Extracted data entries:
>> start

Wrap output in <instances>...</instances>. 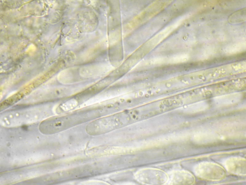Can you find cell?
I'll list each match as a JSON object with an SVG mask.
<instances>
[{
  "mask_svg": "<svg viewBox=\"0 0 246 185\" xmlns=\"http://www.w3.org/2000/svg\"><path fill=\"white\" fill-rule=\"evenodd\" d=\"M50 108L40 107L7 113L1 120L5 125H16L30 123L41 120L50 113Z\"/></svg>",
  "mask_w": 246,
  "mask_h": 185,
  "instance_id": "cell-1",
  "label": "cell"
},
{
  "mask_svg": "<svg viewBox=\"0 0 246 185\" xmlns=\"http://www.w3.org/2000/svg\"><path fill=\"white\" fill-rule=\"evenodd\" d=\"M197 175L209 180H219L225 175L224 170L220 166L212 163L200 164L196 168Z\"/></svg>",
  "mask_w": 246,
  "mask_h": 185,
  "instance_id": "cell-2",
  "label": "cell"
},
{
  "mask_svg": "<svg viewBox=\"0 0 246 185\" xmlns=\"http://www.w3.org/2000/svg\"><path fill=\"white\" fill-rule=\"evenodd\" d=\"M226 167L231 172L236 174H245V161L244 159L233 158L226 162Z\"/></svg>",
  "mask_w": 246,
  "mask_h": 185,
  "instance_id": "cell-3",
  "label": "cell"
}]
</instances>
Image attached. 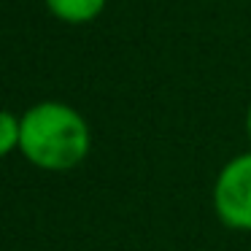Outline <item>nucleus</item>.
<instances>
[{
    "label": "nucleus",
    "instance_id": "1",
    "mask_svg": "<svg viewBox=\"0 0 251 251\" xmlns=\"http://www.w3.org/2000/svg\"><path fill=\"white\" fill-rule=\"evenodd\" d=\"M92 146L89 125L76 108L46 100L22 116L19 149L44 170H71L84 162Z\"/></svg>",
    "mask_w": 251,
    "mask_h": 251
},
{
    "label": "nucleus",
    "instance_id": "2",
    "mask_svg": "<svg viewBox=\"0 0 251 251\" xmlns=\"http://www.w3.org/2000/svg\"><path fill=\"white\" fill-rule=\"evenodd\" d=\"M213 208L227 227L251 229V154L224 165L213 186Z\"/></svg>",
    "mask_w": 251,
    "mask_h": 251
},
{
    "label": "nucleus",
    "instance_id": "3",
    "mask_svg": "<svg viewBox=\"0 0 251 251\" xmlns=\"http://www.w3.org/2000/svg\"><path fill=\"white\" fill-rule=\"evenodd\" d=\"M44 3L60 22H68V25L92 22L105 8V0H44Z\"/></svg>",
    "mask_w": 251,
    "mask_h": 251
},
{
    "label": "nucleus",
    "instance_id": "4",
    "mask_svg": "<svg viewBox=\"0 0 251 251\" xmlns=\"http://www.w3.org/2000/svg\"><path fill=\"white\" fill-rule=\"evenodd\" d=\"M19 138H22V119L0 108V157L19 149Z\"/></svg>",
    "mask_w": 251,
    "mask_h": 251
},
{
    "label": "nucleus",
    "instance_id": "5",
    "mask_svg": "<svg viewBox=\"0 0 251 251\" xmlns=\"http://www.w3.org/2000/svg\"><path fill=\"white\" fill-rule=\"evenodd\" d=\"M246 127H249V135H251V108H249V116H246Z\"/></svg>",
    "mask_w": 251,
    "mask_h": 251
}]
</instances>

>> end

PROBLEM STATEMENT: How many lines in the listing contain the string "evenodd"? Case counts. Reply with the number only.

WORKED SOLUTION: 8